Reproduce the lines from the one holding "Author URI: http://yourwebsite.com" to the end of the entries. Include both ends and change nothing.

*** GIVEN INFORMATION

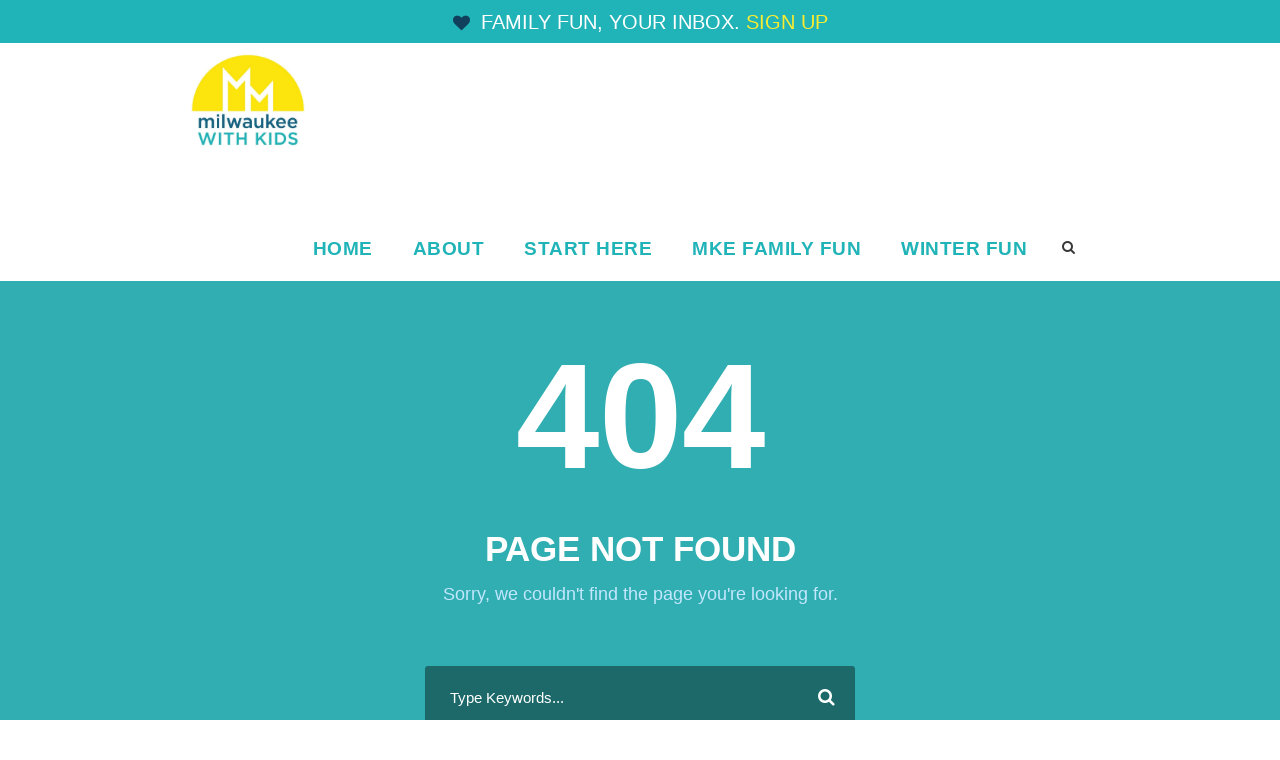

--- FILE ---
content_type: text/css
request_url: https://www.mkewithkids.com/wp-content/themes/infinite-child/style.css?ver=1.0.0
body_size: -300
content:
/*
Theme Name: Infinite Child
Theme URI: http://example.com/infinite-child
Author: Your Name
Author URI: http://yourwebsite.com
Description: Infinite Child Theme
Template: infinite
Version: 1.0.0
License: GNU General Public License V2 or later
License URI: http://www.gnu.org/licenses/gpl-2.0.html
Tags: two-columns, left-sidebar, custom-background, custom-colors, custom-header, custom-menu, editor-style, featured-images, microformats, post-formats, sticky-post, threaded-comments, translation-ready
Text Domain: infinite-child
*/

******

= YOUR RESPONSE =
Author URI: http://yourwebsite.com
Description: Infinite Child Theme
Template: infinite
Version: 1.0.0
License: GNU General Public License V2 or later
License URI: http://www.gnu.org/licenses/gpl-2.0.html
Tags: two-columns, left-sidebar, custom-background, custom-colors, custom-header, custom-menu, editor-style, featured-images, microformats, post-formats, sticky-post, threaded-comments, translation-ready
Text Domain: infinite-child
*/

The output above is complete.